A verdade é que se você tivesse assistido àquele DVD que passou alguns meses na sua casa, teria uma outra opinião. Antes de mais nada, essa é a minha sugestão. Ainda te dou mais uma chance de pegá-lo aqui em casa e quase me sinto na obrigação de convencê-lo.
Porque depois disso você, provavelmente, vai sentir que Michel Gondry é um homem com cara de quem foi muito esquisitinho quando pequeno, especial de certa forma. Daqueles que em vez de chupar o pirulito estilo Blockbuster ficava olhando as cores pra ver quantas voltas elas davam, onde se juntavam e como era muito mais interessante o pirulito inteiro, colorido, que o gosto que ele provia.

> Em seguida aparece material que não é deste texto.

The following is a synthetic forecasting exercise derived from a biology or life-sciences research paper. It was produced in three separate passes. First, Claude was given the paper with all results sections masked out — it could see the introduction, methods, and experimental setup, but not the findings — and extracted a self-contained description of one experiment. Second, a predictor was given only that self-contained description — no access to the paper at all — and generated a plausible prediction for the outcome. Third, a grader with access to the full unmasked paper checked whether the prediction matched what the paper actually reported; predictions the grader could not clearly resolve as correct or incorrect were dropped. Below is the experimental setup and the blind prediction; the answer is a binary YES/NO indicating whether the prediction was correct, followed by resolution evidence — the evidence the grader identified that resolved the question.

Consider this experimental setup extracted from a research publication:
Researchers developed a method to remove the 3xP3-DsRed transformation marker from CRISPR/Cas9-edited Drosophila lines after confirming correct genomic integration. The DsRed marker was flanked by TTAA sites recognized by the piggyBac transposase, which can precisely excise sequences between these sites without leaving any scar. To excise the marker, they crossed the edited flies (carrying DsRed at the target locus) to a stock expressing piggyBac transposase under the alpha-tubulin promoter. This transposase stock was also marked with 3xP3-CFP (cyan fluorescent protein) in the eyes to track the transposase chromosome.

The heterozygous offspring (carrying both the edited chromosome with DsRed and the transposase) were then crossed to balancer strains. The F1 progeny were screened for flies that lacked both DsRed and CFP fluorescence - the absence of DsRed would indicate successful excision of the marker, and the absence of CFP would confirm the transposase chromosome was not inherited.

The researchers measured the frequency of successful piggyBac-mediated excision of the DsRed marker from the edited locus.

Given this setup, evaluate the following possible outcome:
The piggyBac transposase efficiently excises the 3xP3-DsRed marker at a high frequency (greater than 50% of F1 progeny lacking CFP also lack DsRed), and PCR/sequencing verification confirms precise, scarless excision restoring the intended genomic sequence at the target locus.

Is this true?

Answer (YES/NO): NO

E vai saber que hoje, já bem crescido, ele coloca a mãe querida, uma senhorinha pianista meio gagá (sim, porque ela se perde entre as próprias histórias e não lembra de muitas) e meiga ao seu lado, no sofá de casa, para contar para um mundo de modernosos, histórias bobas sobre sua infância terna, incomum, apaixonante e que, como sabemos, deu origem a um ser com potencial criativo sem fim (com trilha da mesma).
E que é um cara que perde muitos minutos falando sobre seu pai, visivel e ingenuamente ainda herói, embora falecido. Tamanha paixão que fez MG prometer a si mesmo, ainda pequeno, que jamais seria medíocre no que resolvesse seguir profissionalmente! Parabéns, papai.
Um cara que veste as camisetas que a namorada faz e ela as que ele faz. Que experimenta tudo, desde que seja para tentar o bom e velho "novo". Que dirigiu Human Nature, sem quaisquer truques tecnológicos e que só usou a tecnologia para produzir o que já na idéia é sensacional e sem dúvida, frutos de um coração derretido. Onde nao?
Amante da tecnologia ou não, incrível antes. Quem daria vida aos próprios sapatinhos de um jeito tão sutil e fascinante, usando duas linhas de barbante? E quem faria experimentos no apartamento de Bjork, manchando todas as paredes, para tentar fazer com a câmera um jogo de pinturas baseado nas imagens que seu brinquedinho de criança produzia? Quem é sensível o suficiente para fazer um clipe de abrir qualquer boca, usando 10 pessoas em fila e um cenário de escadas, onde cada um deles representa um instrumento e nada mais? Poucos, bem poucos.
E que ele é um cara que, apesar de apontar na direção contrária, resolveu fazer um dvd muito simples, em vídeo, no jardim de casa e que, absolutamente, apesar de muito ser, não tem qualquer síndrome de astro.
Enfim, entre outras coisas, talvez você sinta que não é que Gondry tenha mostrado o coração mole em "Brilho Eterno". Mas que Gondry é o próprio "amor aos pedaços" em cada delícia audiovisual que produz.
Assiste agora?
No mais, "closer" friend, interessante a sua lista.